The past few weeks I have been carpooling with my dear husband. His commute is awful like an hour each way and horrible traffic. And conveniently I'm on his route to and from. This isn’t new for us at times we have been a one vehicle family and well you just gotta make it work.
We have 3 cars at the moment and all are working fine. So that's not it at all.
Well until I sell my 2001 Tahoe. Anyone? Anyone?
It's just that I can save an extra $140 a week in gas by not driving. That's a whopping $480 a month or $5,760 annually. I don't know about you but that's a nice vaca...
And I love vacationing. It's essential, otherwise I may kill a certain someone I married almost 9 years ago.

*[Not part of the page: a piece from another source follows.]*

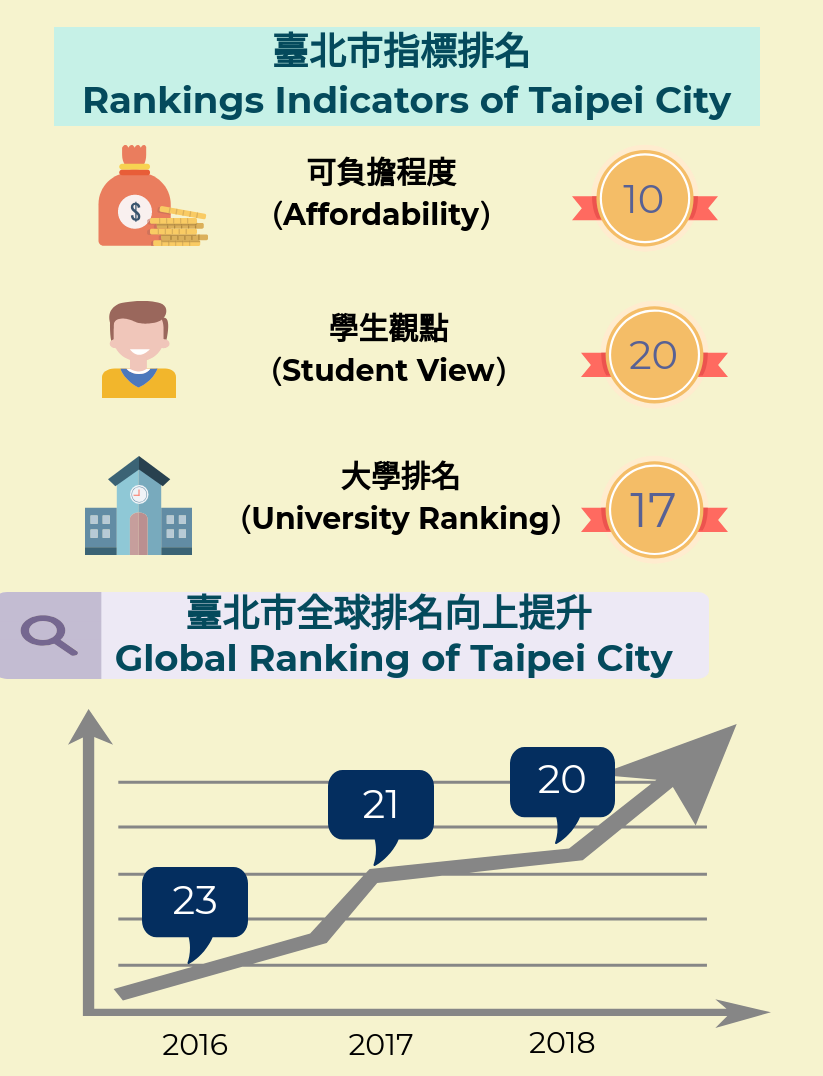 2018全球最佳大學城市-臺北市表現 QS Best Student Cities 2018 - Performance of Taipei City/資料來源:QS Best Student Cities 2018, 2018年5月。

He gets to work at the ass crack of dawn and well I'm more of a banker's hours kinda of gal. To be honest I don't mind working 8AM-6PM, I LOVE my job and get tons done. I mean I can walk to some pretty fabulous lunch spots or ride the trolley if I need to run an errand. The trolley is completely free and air conditioned too. Of course you should always tip the cute little old senior conductors a buck or two. Well, at least I do.
Here's the kicker. My girl has cheer practice at 6PM twice a week. In a far, far away remote small town in East Texas. It's a sickness really. Texas and small towns and their crazy football and cheer traditions. But we do it. Cause well we are Texans and that's what we do. So I have to drive those days.
Today is one of those days.
I accidentally overslept. Something about a cuddly 7 year old girl snuggling on a rainy summer morning had me hitting the snooze.
I had lunches to make. Kid's to get dressed, fed and a bajillion daily meds and vitamins to be dispersed. A dog to feed and water.
I was also referee for all the bickering and fighting between my offspring this am.
I couldn't find anything cute to wear. I was hot too. Seriously, need a ceiling fan installed in my closet.
I had to get gas for I was way past the you have 20 miles till' you run out mark.
Didn't have time to make coffee. So I ran by Starbuck's it was across the street from the gas station.
The new kid made my triple tall non-fat no whip white chocolate mocha into a mocha. And it sucked. And he spilled it on me as he handed it to me through the drive thru. His arm was shaking like he had like 10 too many espresso shots.
He was cute though and his first day, apparently. So I was nice.
Dropped off my kiddo's and of course there was a crap ton of construction and traffic, unusual for my commute.
I had to stop and pick up a 12 pack of Diet Coke for the office. I didn't want to be the one who's fault it was to be out. Trust me. We all have a major Diet Coke addiction at the office. I’m guilty.
And… it hit me! I missed carpooling. Even though it seemed so awful at first. Really it wasn’t. I did all these things and more all by my lonesome before with no problem.
I needed him. It was like I had help, a clone of myself. And I could read and complain about his driving like always on the way. And I missed it today, I missed him. Yes! I missed him!
Thankful tomorrow is Wednesday and I get to ride with my guy. And hear all his smart ass funny as hell jokes. Be victim to his road rage and occasional boob grabs. Because, I love him.